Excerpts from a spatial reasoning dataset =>
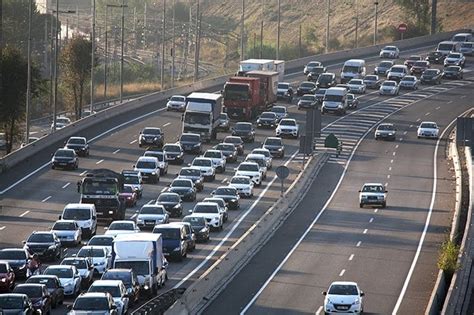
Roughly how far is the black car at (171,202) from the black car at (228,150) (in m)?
18.2

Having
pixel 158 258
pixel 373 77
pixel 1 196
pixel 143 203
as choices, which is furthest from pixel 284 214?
pixel 373 77

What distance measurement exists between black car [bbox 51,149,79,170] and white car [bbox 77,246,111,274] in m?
30.2

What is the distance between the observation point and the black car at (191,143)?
94.9 metres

TASK OBJECTIVE => Render every line of the listing above as a JSON list of strings, one string per line, with blank lines skipped. Leave the pictures out of the answer.

ANSWER TO THE TASK =>
[
  "Roughly how far is the black car at (171,202) from the black car at (228,150) (in m)?",
  "18.2",
  "Having",
  "pixel 158 258",
  "pixel 373 77",
  "pixel 1 196",
  "pixel 143 203",
  "as choices, which is furthest from pixel 284 214?",
  "pixel 373 77",
  "What distance measurement exists between black car [bbox 51,149,79,170] and white car [bbox 77,246,111,274] in m?",
  "30.2",
  "What is the distance between the observation point and the black car at (191,143)?",
  "94.9 metres"
]